Late yesterday the NC Utilities Commission effectively denied NC WARN’s November motion calling for an evidence-based hearing over Duke Energy’s hotly contested 15-year plan to limit renewable power, constantly raise power bills and greatly expand its use of climate-wrecking fracked gas.
Since February, Attorney General Josh Stein, scores of local and state officials, climate experts and nearly 2,000 members of the public have joined the call for the hearing and/or flat-out rejection of Duke Energy’s 15-year plan.
NC WARN is deeply disappointed that the commission chose to proceed without allowing open scrutiny of Duke Energy’s plans for this state. Instead, they called on Duke and other parties to draft proposed orders in the case.

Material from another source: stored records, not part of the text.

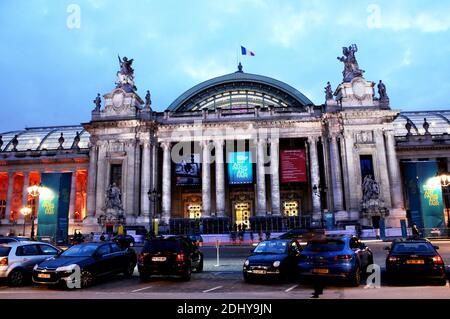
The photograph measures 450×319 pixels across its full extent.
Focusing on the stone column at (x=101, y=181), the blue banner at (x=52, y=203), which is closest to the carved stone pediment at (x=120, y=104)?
the stone column at (x=101, y=181)

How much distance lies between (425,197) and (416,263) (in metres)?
30.6

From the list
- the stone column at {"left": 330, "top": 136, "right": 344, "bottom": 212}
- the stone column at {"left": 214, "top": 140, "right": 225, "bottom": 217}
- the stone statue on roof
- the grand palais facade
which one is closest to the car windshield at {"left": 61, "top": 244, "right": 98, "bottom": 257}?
the grand palais facade

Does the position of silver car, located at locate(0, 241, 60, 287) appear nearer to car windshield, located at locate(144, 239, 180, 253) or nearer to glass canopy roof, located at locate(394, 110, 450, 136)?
car windshield, located at locate(144, 239, 180, 253)

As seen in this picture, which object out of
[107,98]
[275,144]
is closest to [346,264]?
[275,144]

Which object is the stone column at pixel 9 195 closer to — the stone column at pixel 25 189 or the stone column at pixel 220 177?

Duke lawyers again fought against the motion for such a hearing, where its officials would be questioned by lawyers from NC WARN and other parties. Duke continues to block having to debate the engineer/author of NC WARN’s Clean Path 2025 strategy, which shows how shifting the electric system to distributed solar paired with energy storage is now cheaper and more reliable than building more “natural” gas infrastructure.
That transition is urgently needed to help avert runaway climate chaos.
Duke’s 15-year plan shows only 8% renewables by 2033 (as many other US utilities are already above 30%), with only 230 megawatts (MW) of storage and 9,000 MW of new generation from fracked gas.
The commission must still rule on the IRP itself, so we can hope they won’t just go along with the corporation the way past commissions have done. But the failure to conduct an evidentiary hearing is a bad sign.
The line-up is changing at the NC Utilities Commission. We need a commission that will begin holding Duke Energy accountable for its practices that constantly raise power bills while harming communities and driving humanity toward climate chaos.